Maya: Did you see the government just dropped two billion dollars into quantum computing?
Alex: I did. It's a bold move. They're really taking a leap of faith on technology that isn't ready yet.
Maya: Exactly — the whole industry is still in its infancy. Half these companies haven't built anything useful.
Alex: That's probably why they spread the money across nine companies. Classic way to hedge your bets.
Maya: Smart. Not every one of those investments is going to pan out.
Alex: Right. But if even two or three of them deliver, the US ends up calling the shots in the next big tech race.
Maya: Just like they did with AI. Though some experts say we're still decades away from anything truly useful.
Alex: Maybe. But in tech, if you wait until it's ready, someone else has already won.
🧠 Episode Quiz
Can you answer this?
Quantum computing relies on "qubits" rather than regular "bits." A regular computer bit can only hold one of two possible values. What are those two values?
- A — On or off
- B — Yes or no
- C — Zero or one
✅ Answer: C — Zero or one. A standard computer bit is always either 0 or 1. What makes a qubit revolutionary is that it can be 0, 1, or both simultaneously — a quantum property called superposition. This allows quantum computers to process vastly more information at once than any classical machine.
📚 Bonus Vocabulary
Equity stake (noun phrase) — partial ownership in a company, typically acquired through investment. When the government funded these quantum firms, it took equity stakes — meaning it now owns a small percentage of each company. "The venture capital firm took a 15% equity stake in the startup in exchange for early funding."
Nascent (adjective) — just beginning to exist or develop; in an early stage.
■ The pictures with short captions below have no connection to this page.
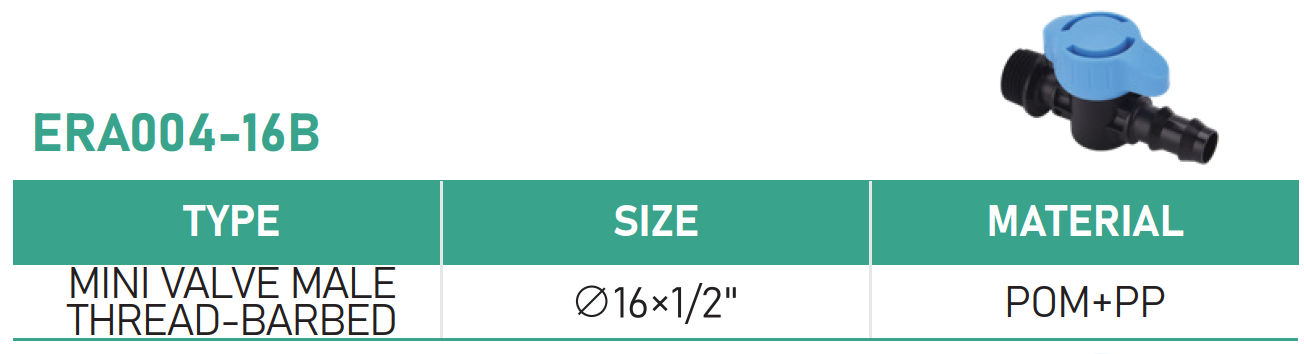ERA004-16B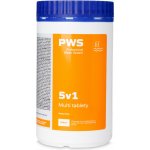 PWS Multi tablety 5v1 MAXI 1kg – Zboží Dáma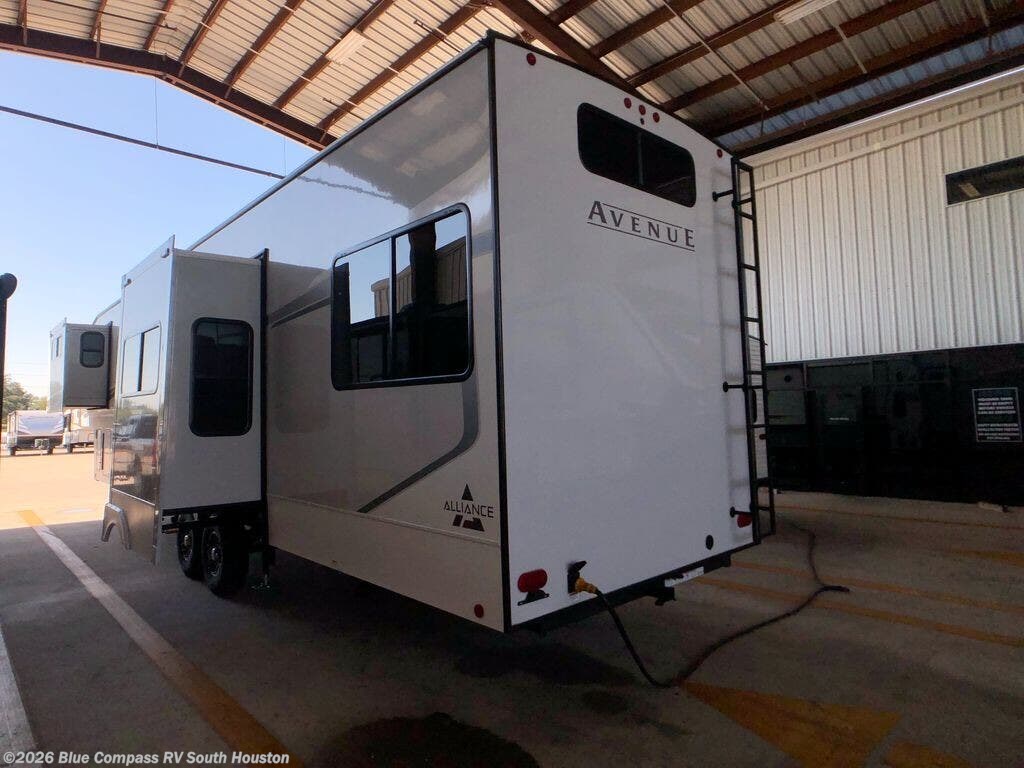 New 2025 Alliance RV Avenue 38DBL available in Alvin, Texas
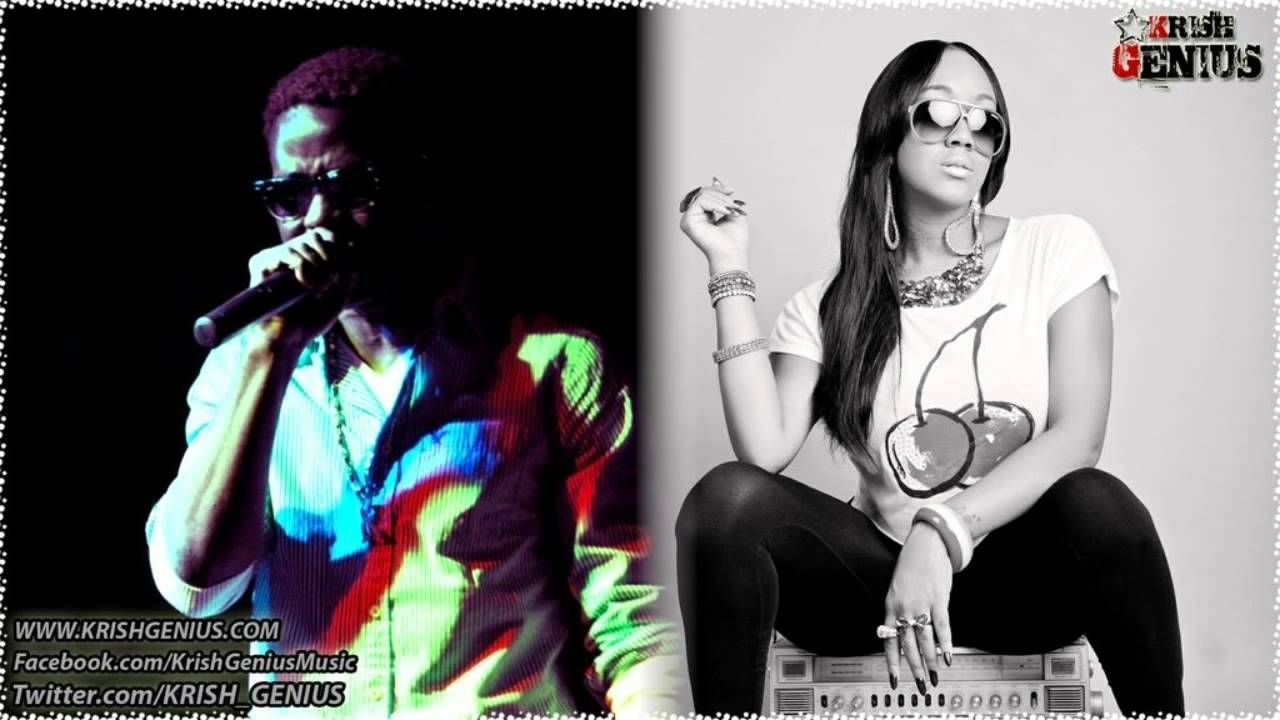 Konshens & Tifa - Destiny [Wet Up Riddim] Mar 2012 - YouTube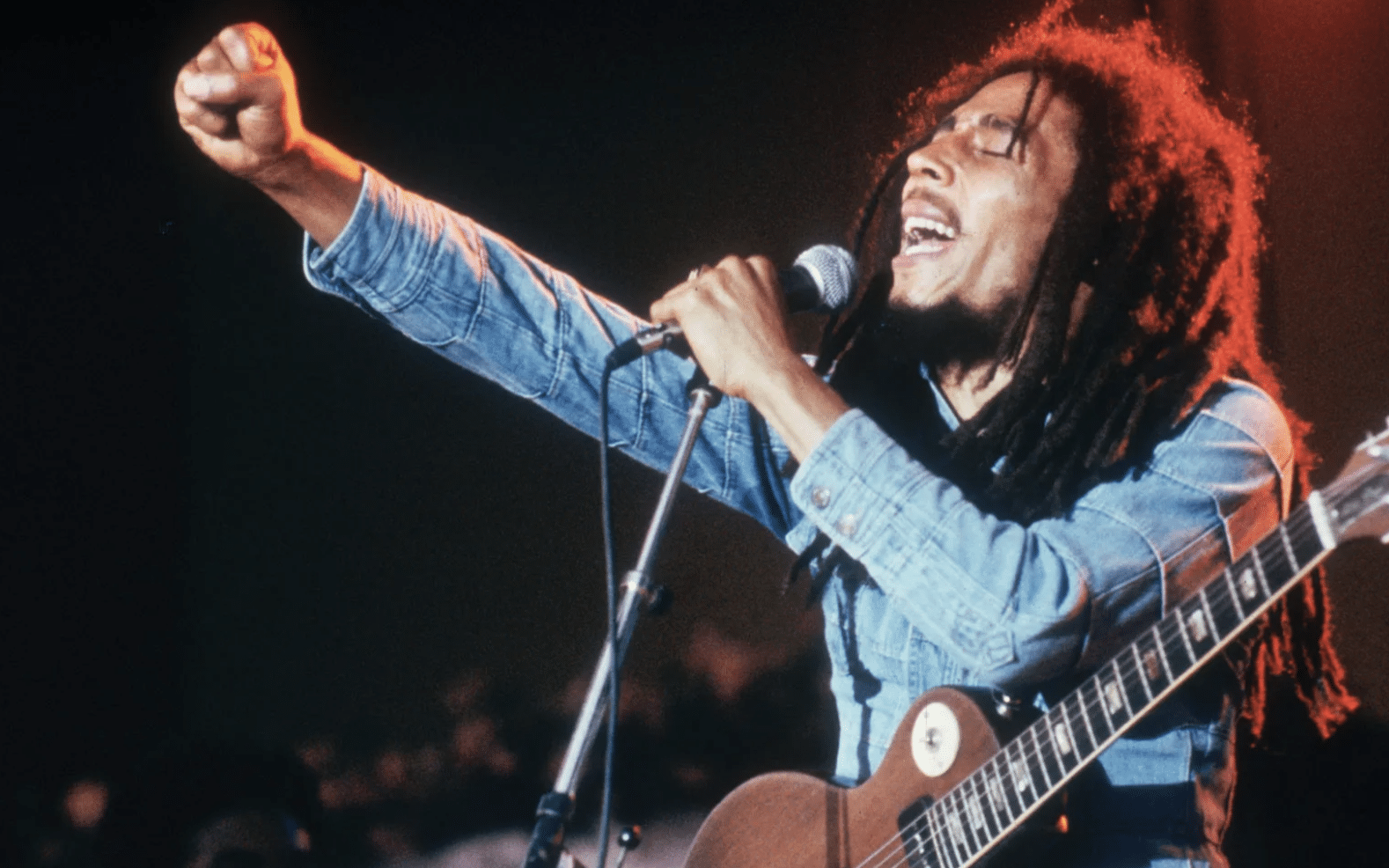 Bob Marley - Unison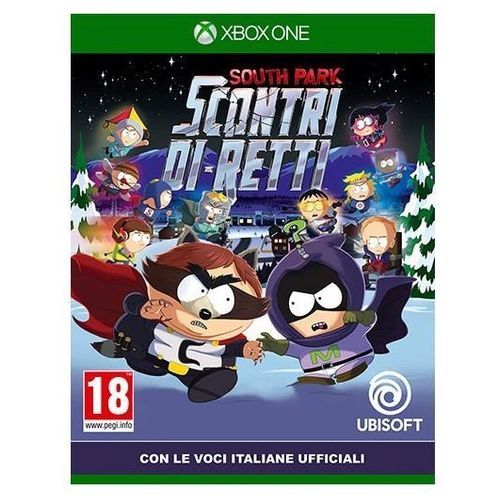 South Park Scontri Di - Retti Xbox One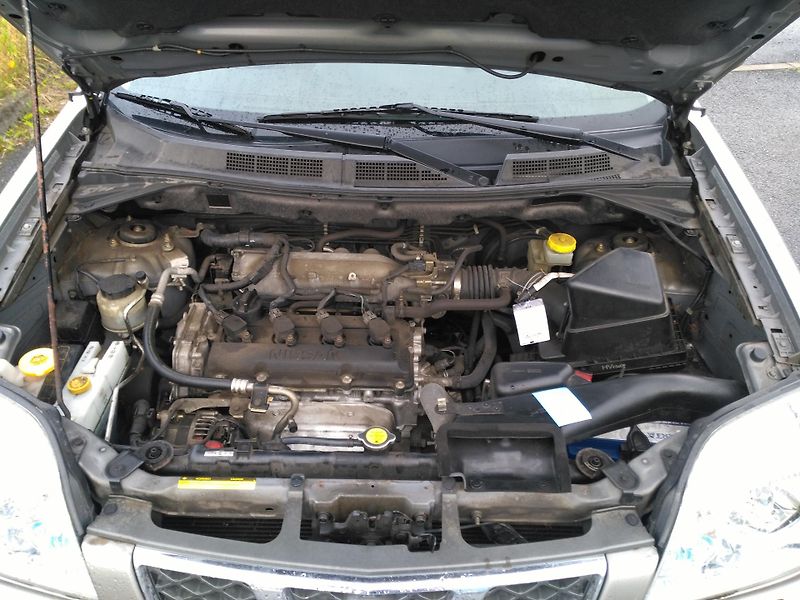 Nissan X-Trail 2,5i AWD /121 kW/ rezervace - fotka 24 z 37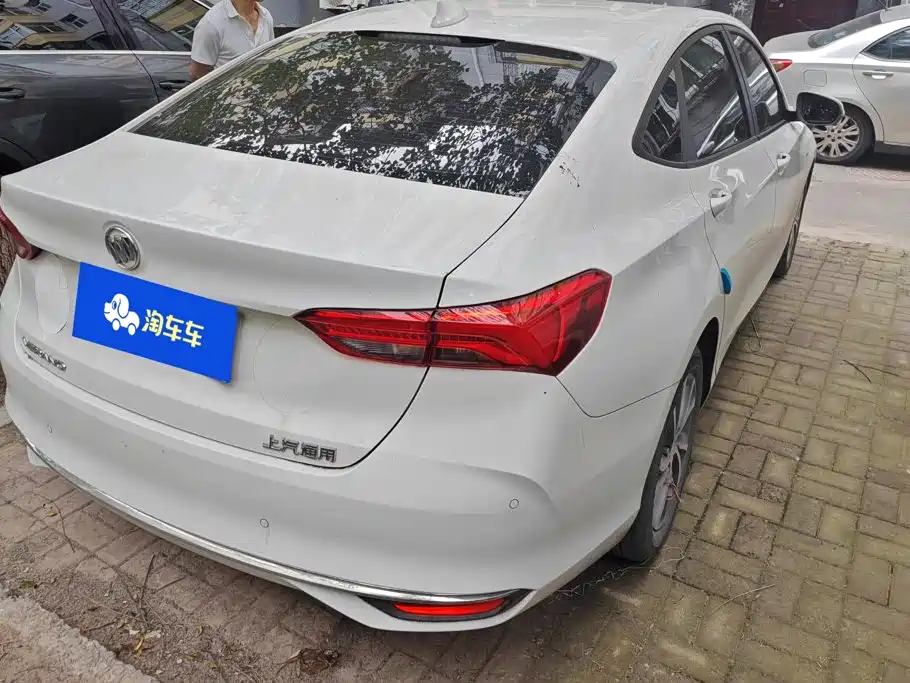 Buick Verano 2024 2023 Pro Joy Edition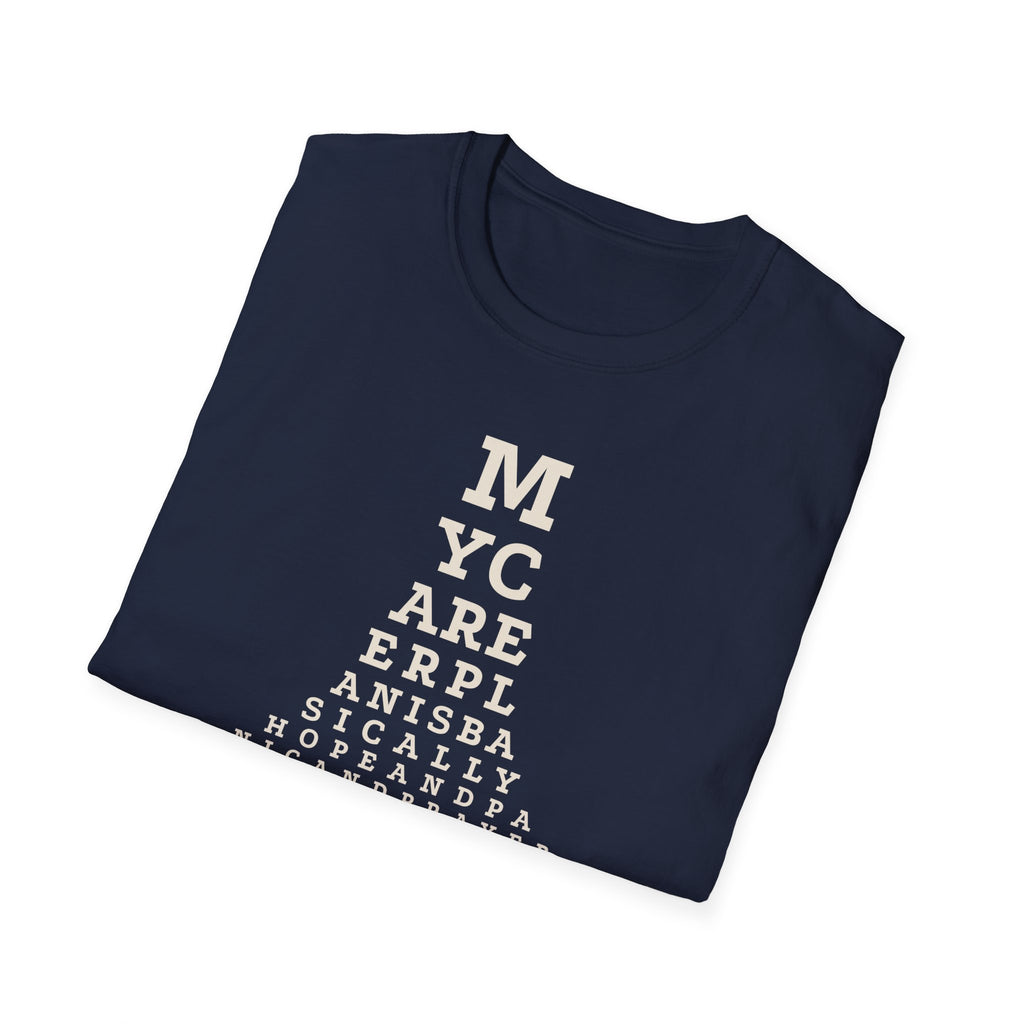 [5] Career Planning Chaos T-Shirt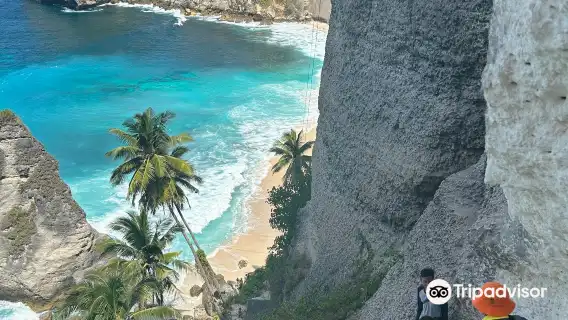 東努沙佩妮達島一日遊 [Instagram]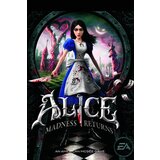 Origin alice: madness returns (du/eng/es/fr/it/jap) key global Cene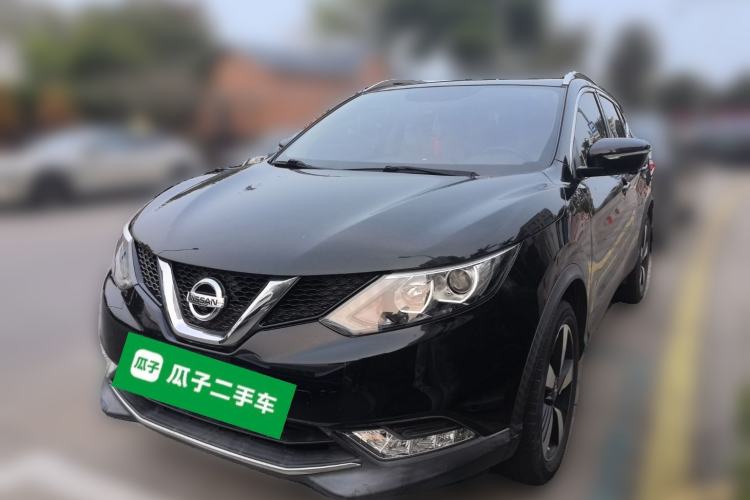 Used Nissan Qashqai 2016 2.0L CVT Luxury Edition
A more formal synonym for "in its infancy." Google's CEO used this word to describe quantum computing's current state. "The nascent electric vehicle market in Southeast Asia is attracting significant foreign investment."
Superposition (noun) — the quantum property that allows a qubit to exist in multiple states at the same time, unlike a classical bit which must be either 0 or 1. It's the key concept behind why quantum computers are theoretically so powerful. "Superposition is difficult to explain without a physics degree, but the short version is: a qubit can be both things at once."